Ribbon-cutting and celebration
The ceremony drew a crowd of community leaders and supporters who were there for more than free coffee. They showed up to back the café’s mission of turning training into a long-term opportunity. “It gives them confidence in themselves, It builds on confidence, gives them hope and belonging to something very powerful,” Kevin Drumheller, CEO of Richcroft, told WBAL NewsRadio. The outlet also noted that the program included live tunes from the Naptown Brass Band and remarks from the foundation supporters who helped get the project off the ground.

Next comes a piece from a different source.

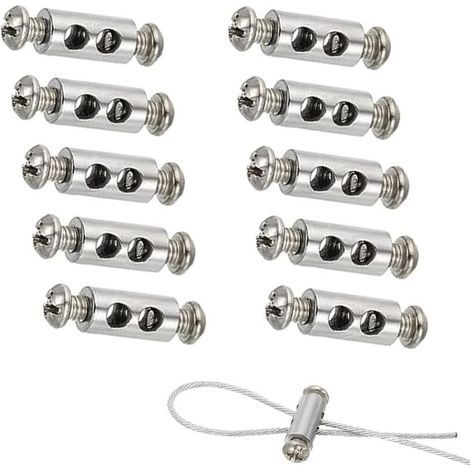 10 Pièces Serre-Câbles avec Capuchon à Vis pour Câbles de 1 à 3 mm, Fixation Double Extrémité en Acier (1/5)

Funding and training goals
The café is powered in part by a $150,000 grant from The Kahlert Foundation, which helped launch Richcroft’s "Farm to Able" enterprise. Organizers say the Kahlert Café will double as a classroom, offering hands-on training in food service, customer interaction, and basic financial management to prepare participants for paid work and more independent living.
Richcroft's track record
Richcroft already runs residential and community-based services throughout Central Maryland and has been building up its training resources, including a training kitchen and day service space that the agency plans to use to staff the café, as reported by Baltimore Magazine. Leaders say the Kahlert Café is the next step, using that existing infrastructure to create stable, realistic employment pathways for people with intellectual and developmental disabilities.
When to visit
Richcroft expects to welcome customers by mid-May, according to WBAL NewsRadio, and the café’s own site still shows a "Coming Soon" banner for its Sparks, MD, location. The Kahlert Café website notes that the shop will serve farm-to-table breakfast and lunch Monday through Friday while operating as a full-time learning floor for trainees.